Chaque année, environ 30.000 lettres sont traitées par l’association. 50% d’entre elles y dénoncent du harcèlement scolaire, 22% des violences physiques et 13% des violences sexuelles intrafamiliale. La moyenne d’âge des enfants qui témoignent est de 7 ans. «Un très jeune âge», admet Laurent Boyet qui explique que ces jeunes enfants «n’auront pas le réflexe ou la possibilité d’appeler la ligne 119, Allô enfance en danger, pour se confier». Les boîtes aux lettres ont donc le mérite de répondre à cette problématique en permettant aux enfants d'exprimer l'indicible avec la certitude d'être écoutés. «Si tu ne peux pas le dire, écris-le», est-il inscrit sur la boîte.


«Diabolisés»

Ce dispositif qui s’installe petit à petit dans la communauté éducative a néanmoins été perçu, à ses débuts, d’un mauvais œil par le ministère de l’Éducation nationale. «On a très longtemps été diabolisés, raconte Laurent Boyet. Leur crainte principale était que ces lettres allaient accuser sans preuve des enseignants ou alors pointer du doigt les établissements qui faisaient mal leur travail», poursuit-il. De fait, l’association n’a toujours pas reçu d’agrément national de la part du ministère, un gage de qualité et de fiabilité pour les associations qui souhaitent collaborer avec les établissements scolaires.

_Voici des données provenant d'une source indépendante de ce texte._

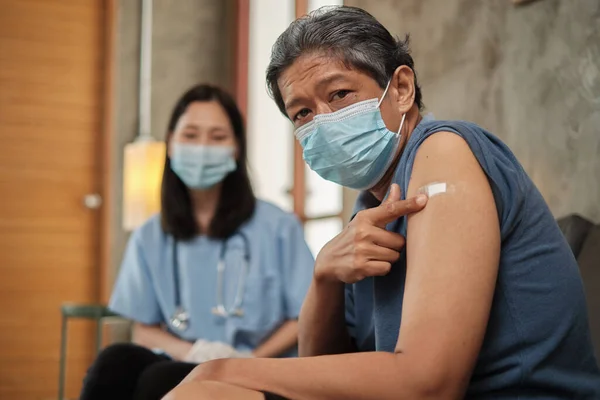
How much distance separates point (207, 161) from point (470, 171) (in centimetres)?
151

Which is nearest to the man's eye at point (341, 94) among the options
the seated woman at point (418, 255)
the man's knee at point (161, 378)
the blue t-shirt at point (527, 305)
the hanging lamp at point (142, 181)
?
the seated woman at point (418, 255)

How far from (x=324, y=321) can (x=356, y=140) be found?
0.30 meters

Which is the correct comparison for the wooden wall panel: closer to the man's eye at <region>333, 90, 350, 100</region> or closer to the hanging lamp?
the hanging lamp

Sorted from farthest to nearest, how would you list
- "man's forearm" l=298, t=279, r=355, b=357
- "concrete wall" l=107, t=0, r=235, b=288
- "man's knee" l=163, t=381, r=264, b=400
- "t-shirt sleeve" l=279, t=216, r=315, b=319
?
"concrete wall" l=107, t=0, r=235, b=288, "t-shirt sleeve" l=279, t=216, r=315, b=319, "man's forearm" l=298, t=279, r=355, b=357, "man's knee" l=163, t=381, r=264, b=400

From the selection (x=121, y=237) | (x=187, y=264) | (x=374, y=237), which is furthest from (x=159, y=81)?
(x=374, y=237)

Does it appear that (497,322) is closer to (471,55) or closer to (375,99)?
(375,99)

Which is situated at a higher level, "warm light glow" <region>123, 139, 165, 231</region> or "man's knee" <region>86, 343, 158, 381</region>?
"warm light glow" <region>123, 139, 165, 231</region>

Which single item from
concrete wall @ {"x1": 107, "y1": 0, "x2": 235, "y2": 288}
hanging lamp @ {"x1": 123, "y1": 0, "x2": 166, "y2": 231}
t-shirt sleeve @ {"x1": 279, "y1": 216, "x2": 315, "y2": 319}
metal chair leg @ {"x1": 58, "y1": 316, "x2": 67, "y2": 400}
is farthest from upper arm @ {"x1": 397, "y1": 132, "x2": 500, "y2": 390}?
concrete wall @ {"x1": 107, "y1": 0, "x2": 235, "y2": 288}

Contacté par Le Figaro, le ministère de l’Éducation nationale explique que le projet présenté en 2023 «ne correspond pas au cadre du ministère en matière de prévention des violences et plus particulièrement des violences sexuelles» puisque celui-ci se «limite au recueil, via des boîtes aux lettres, de situations préoccupantes d'élèves et ne peut garantir le traitement des situations déposées». Le ministère rappelle que «le but des interventions des associations en milieu scolaire est de dispenser, en coconstruction avec l'équipe pédagogique, des actions éducatives et non de venir recueillir la parole de potentielles victimes.» Les syndicats de parents d’élèves se montrent également prudents face à ces boîtes aux lettres. «C’est un dispositif qui semble intéressant mais qui doit être cadré et mené par des experts qualifiés», souligne-t-on du côté de la FCPE et de la PEEP.


Depuis, l’association de Laurent Boyet et le ministère travaillent ensemble pour que Les Papillons s’intègrent au réseau de la Direction générale de l’enseignement scolaire, qui est notamment responsable de la politique de prévention des violences en milieu scolaire.